Dado que la energía eólica es intermitente, el sistema se complementa con un esquema de almacenamiento mediante baterías, lo que permite estabilizar el suministro. Según explicó el ingeniero Bernardo Díaz, integrante del equipo técnico, el principal desafío fue garantizar confiabilidad en un entorno industrial exigente.
“El principal desafío fue manejar la variabilidad del viento y aplicarla a una industria que necesita altísima confiabilidad”, señaló.
El sistema combina tres elementos: generación eólica, almacenamiento energético y una plataforma de gestión inteligente que regula el flujo según la disponibilidad y la demanda. “Las baterías permiten almacenar energía cuando hay mucho viento y entregarla cuando falta”, detalló.
Con una potencia instalada de 8,4 MW, el parque tiene una producción estimada de 50 GWh anuales. Este esquema, según la empresa, constituye uno de los primeros desarrollos a nivel global en integrar de forma operativa una fuente renovable con almacenamiento en instalaciones vinculadas a la producción de hidrocarburos.
Impacto en emisiones y oferta de gas
Desde la compañía destacaron que la incorporación del parque permitirá reducir en más de un 55% las emisiones asociadas a la generación eléctrica utilizada en las plantas de Río Cullen y Cañadón Alfa. En esa línea, Mengoni aseguró que el proyecto implica “más generación de energía con menos emisiones”.
Además del beneficio ambiental, la iniciativa tiene un impacto directo en el sistema energético nacional. Al reemplazar parte del consumo interno de gas utilizado para generación eléctrica, se libera un mayor volumen para su inyección en la red.
“Baja emisiones y permite disponer de más gas para el continente”, resumió Melella durante el acto.
Este punto resulta clave en un contexto donde la optimización de recursos energéticos se vuelve central para sostener la oferta, especialmente en períodos de alta demanda.
Condiciones locales y proyección de inversiones
El desarrollo también pone en valor el potencial energético de Tierra del Fuego, una provincia que combina recursos hidrocarburíferos y condiciones naturales favorables para la generación renovable. “Tiene condiciones para seguir creciendo en materia energética”, afirmó el gobernador.

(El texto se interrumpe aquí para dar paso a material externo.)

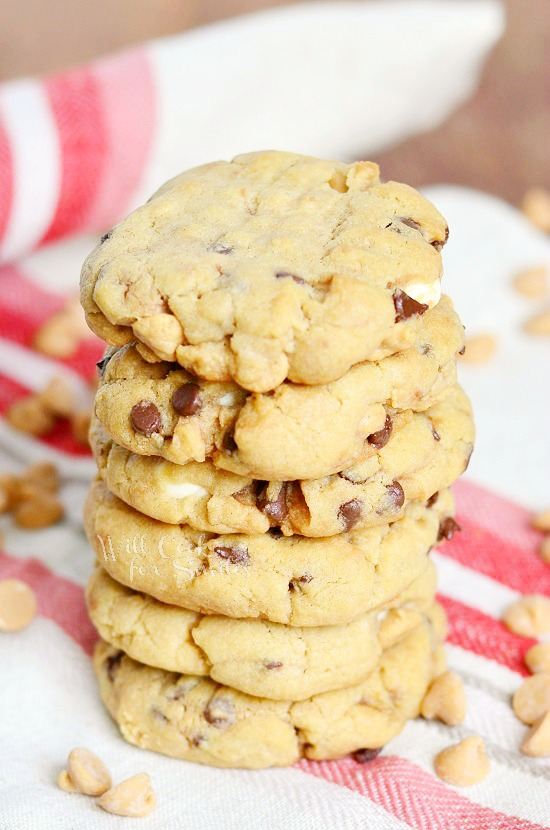 Peanut Butter Cookies that are loaded with white chocolate chips, mini chocolate chips and peanut butter morsels stacked up on a white and red kitchen towel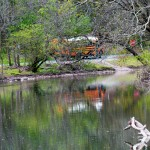 School Bus Reflecting Off Mosconetcong River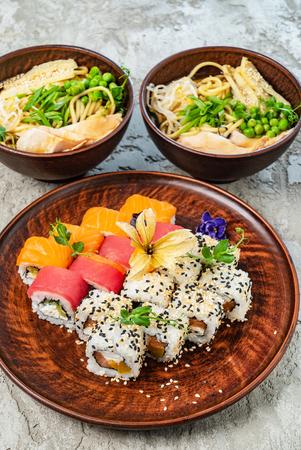 Rainbow Sushi Roll with salmon, eel, tuna, avocado, royal prawn, cream cheese Philadelphia, caviar tobica, chuka. Sushi menu. Japanese food 스톡 콘텐츠 - 121849343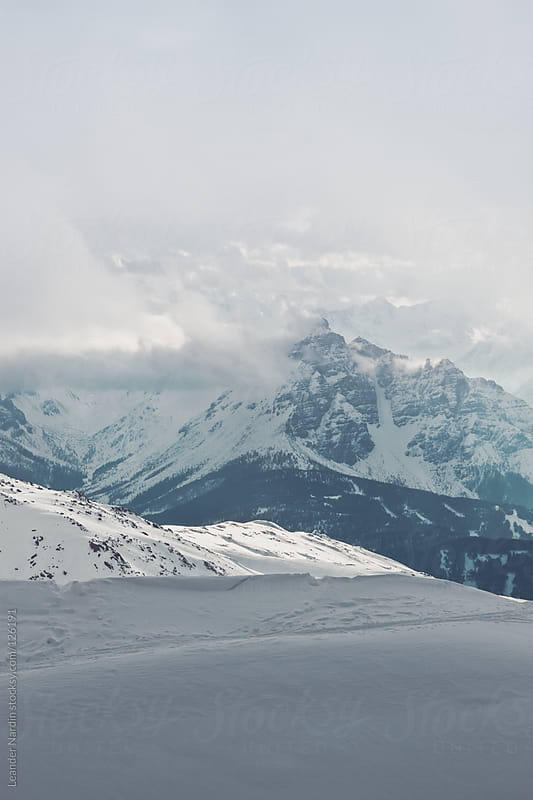 snowcovered mountains in the austrian alps by Leander Nardin for Stocksy United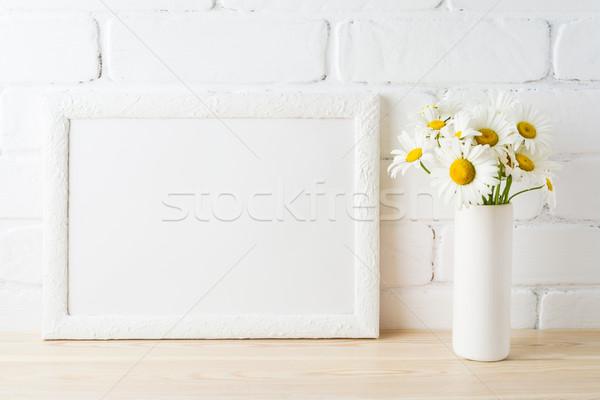 White landscape frame mockup with daisy flower in styled vase  Stock photo © TasiPas
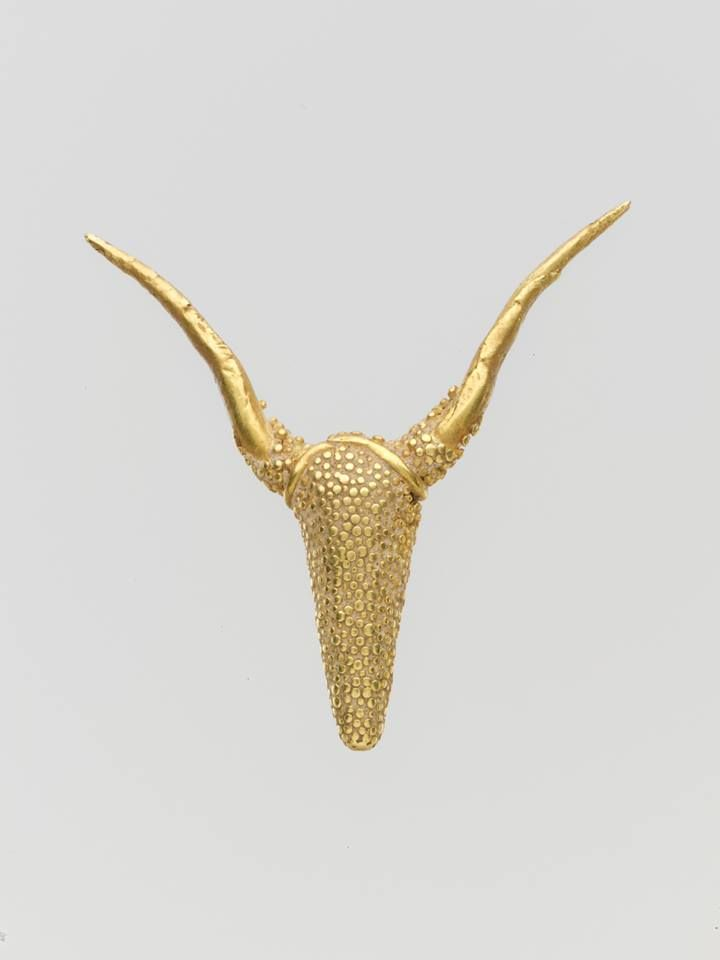 Gold pendant with granulated ornament. Period: Late Bronze Age Date: ca. 1400-1050 B.C.E. Culture: Cypriot. The oldest evidence of a cult of the bull can be traced back to Neolithic central Anatolia, notably at the sites of Çatalhöyük and Alaca Höyük. Bull depictions are omnipresent in Minoan frescos and ceramics in Crete. Bull-masked terracotta figurines and bull-horned stone altars have been found in Cyprus ,dating back as far as the Neolithic.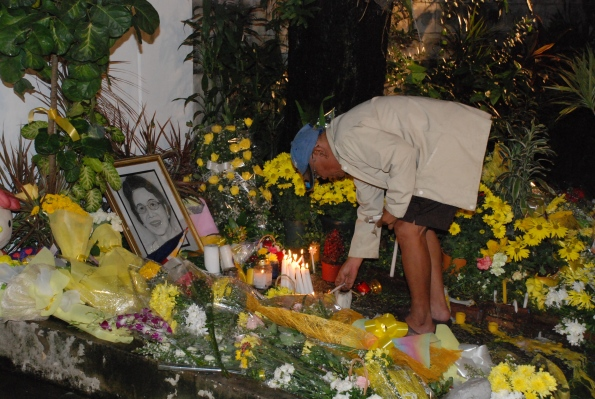 man tends to candles in front of cory's home at times street, quezon city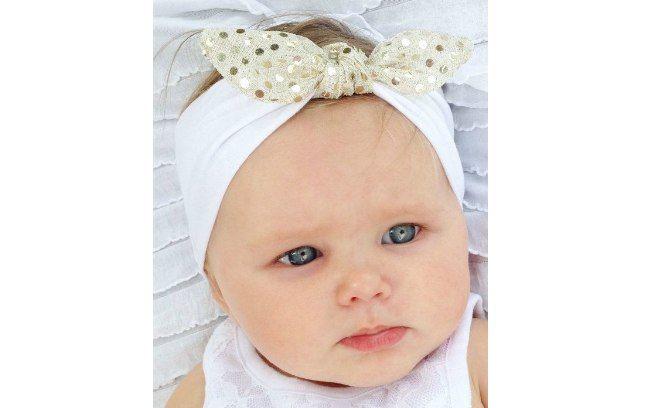 Uma faixa branca que termina em um lacinho dourado é um acessório sofisticado para as bebês. De Etsy. Foto: Pinterest/Katie Campbell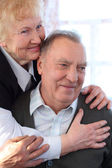 Portrait of elderly pair — Stock Photo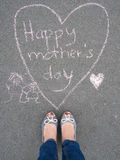 Mothers day - heart shape chalk drawing and the feet of a mother. Mothers day - heart shape chalk drawing with text message and the feet of a woman on the stock image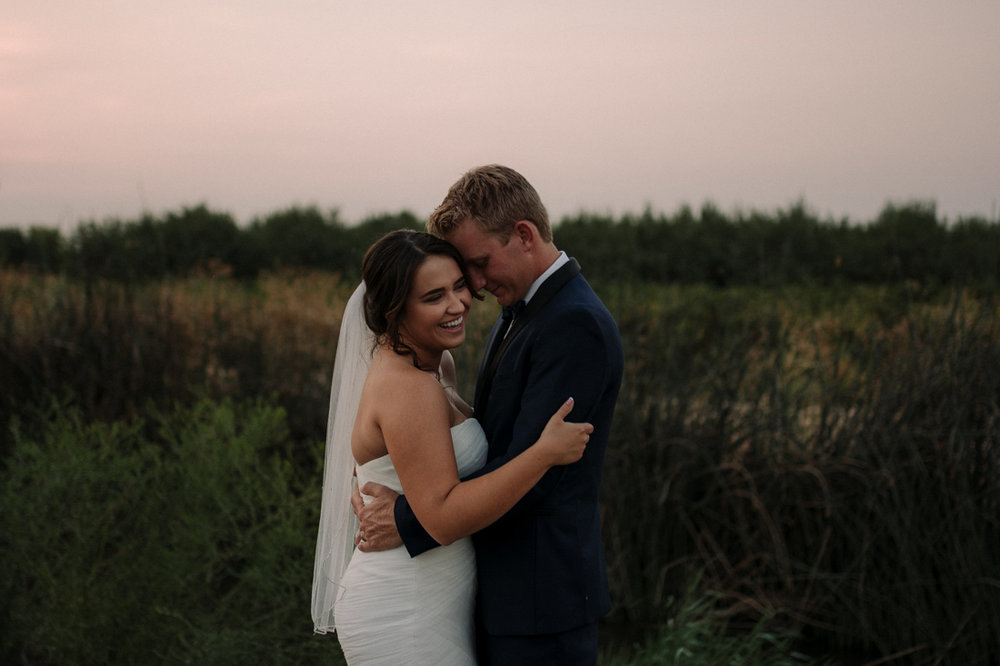 California Wedding private venue bride and groom hugging photo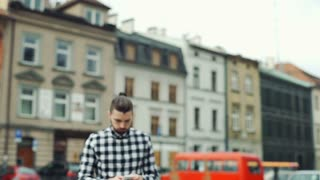Worried man in checked shirt walking on the square and looks lost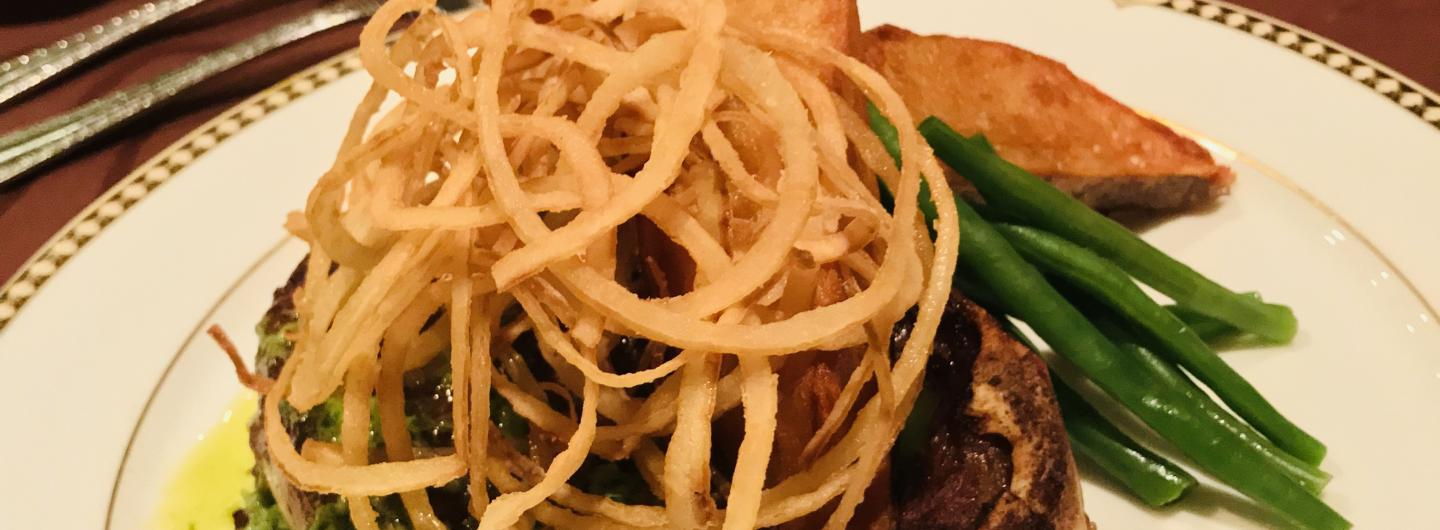 Charbroiled Kansas City strip lightly rubbed with coffee topped with tobacco onions served with a side of herbed butter steak fries and hericot verts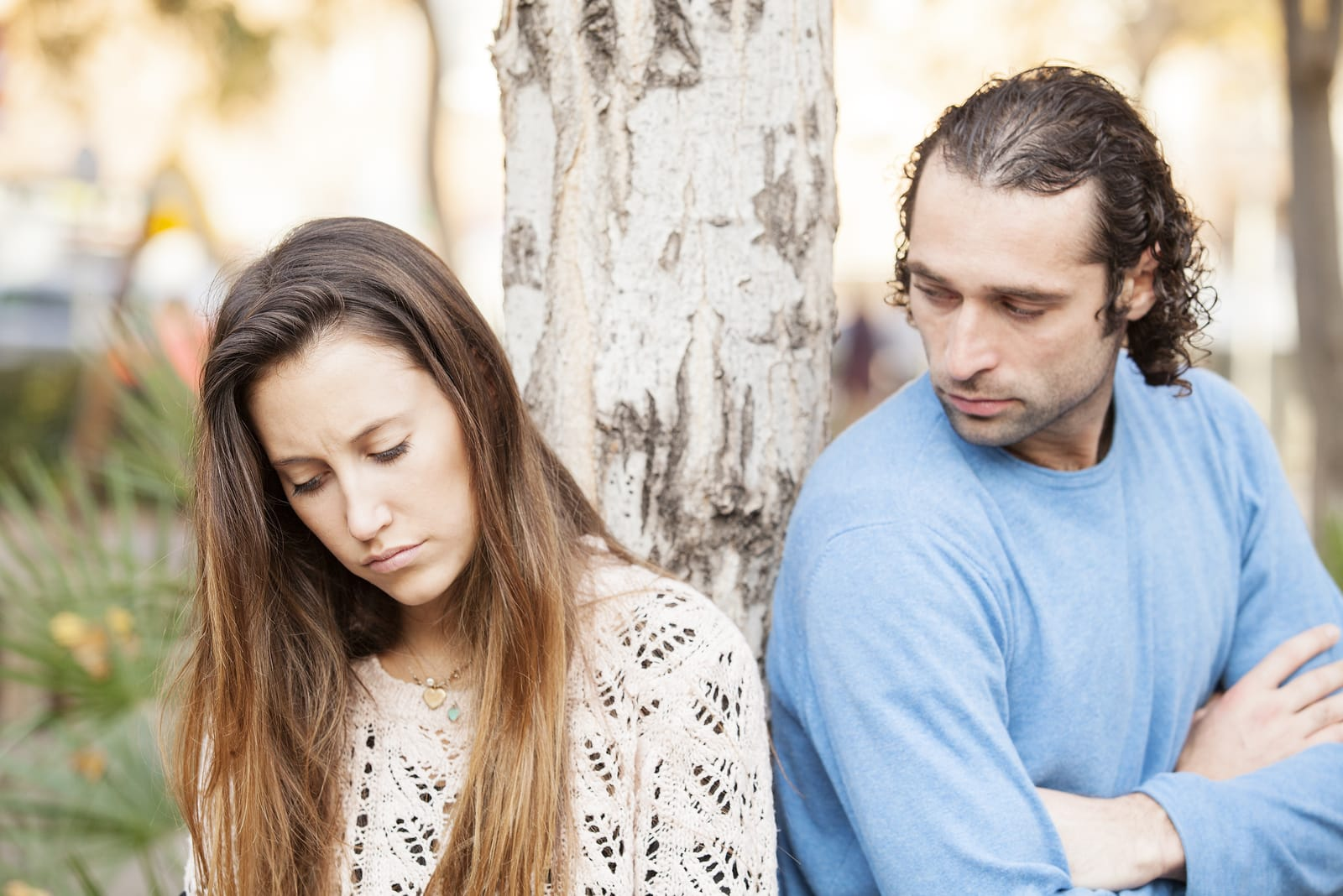 a sad loving couple standing outside by a tree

El mandatario además subrayó el impacto económico de este tipo de iniciativas en un contexto complejo para la industria local. La caída en la actividad electrónica derivó en una fuerte reducción del empleo, con una pérdida cercana al 45% del personal del sector, según fuentes provinciales.
“Son inversiones reales, concretas, que uno las ve y las palpa”, sostuvo Melella, al tiempo que remarcó la necesidad de atraer nuevos proyectos para recomponer el nivel de empleo.
En paralelo, mencionó otros desarrollos en marcha, como una nueva planta de generación eléctrica en Ushuaia impulsada por Terra Ignis junto a capitales chinos.